The modulating effect of N coordination on single-atom catalysts researched by Pt-Nx-C model through both experimental study and DFT simulation

Abstract

N-doped carbon-based single-atom catalysts (NC-SACs) are widely researched in various electrochemical reactions due to high metal atom utilization and catalytic activity. The catalytic activity of NC-SACs originates from the coordinating structure between single metal site (M) and the doped nitrogen (N) in carbon matrix by forming M-Nx-C structure (1≤ x≤ 4). The M-N4-C structure is widely considered to be the most stable and effective catalytic site. However, there is no in-depth research for the “x” modulation in Pt-Nx-C structure and the corresponding catalytic properties.
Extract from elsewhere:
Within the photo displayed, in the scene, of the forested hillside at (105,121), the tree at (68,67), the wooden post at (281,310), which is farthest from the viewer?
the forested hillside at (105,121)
Herein, atomically dispersed Pt on N-doped carbon (Pt-NC) with Pt-Nx-C structure (1≤ x≤ 4), as a research model, is fabricated by a ZIF-8 template and applied to catalytic oxygen reduction. Different carbonization temperatures are used to control N loss, and then modulate the N coordination of Pt-Nx-C structure. The Pt-NC has the predictable low half-wave potential (E1/2) of 0.72 V vs RHE compared to the Pt/C 20% of 0.81V due to low Pt content. Remarkably, the Pt-NC shows a high onset potential (1.10 V vs RHE, determined for j = -0.1 mA cm2) and a high current density of 5.2 mA cm−2, more positive and higher than that of Pt/C 20% (0.96 V) and 4.9 mA cm−2, respectively. As the structural characterization and DFT simulation confirmed, the reducing Pt-N coordination number induces low valence of Pt atoms and low free energy of oxygen reduction, which is responsible for the improved catalytic activity. Furthermore, the Pt-NC shows high mass activity (172 times higher than that of Pt/C 20%), better stability and methanol crossover resistance.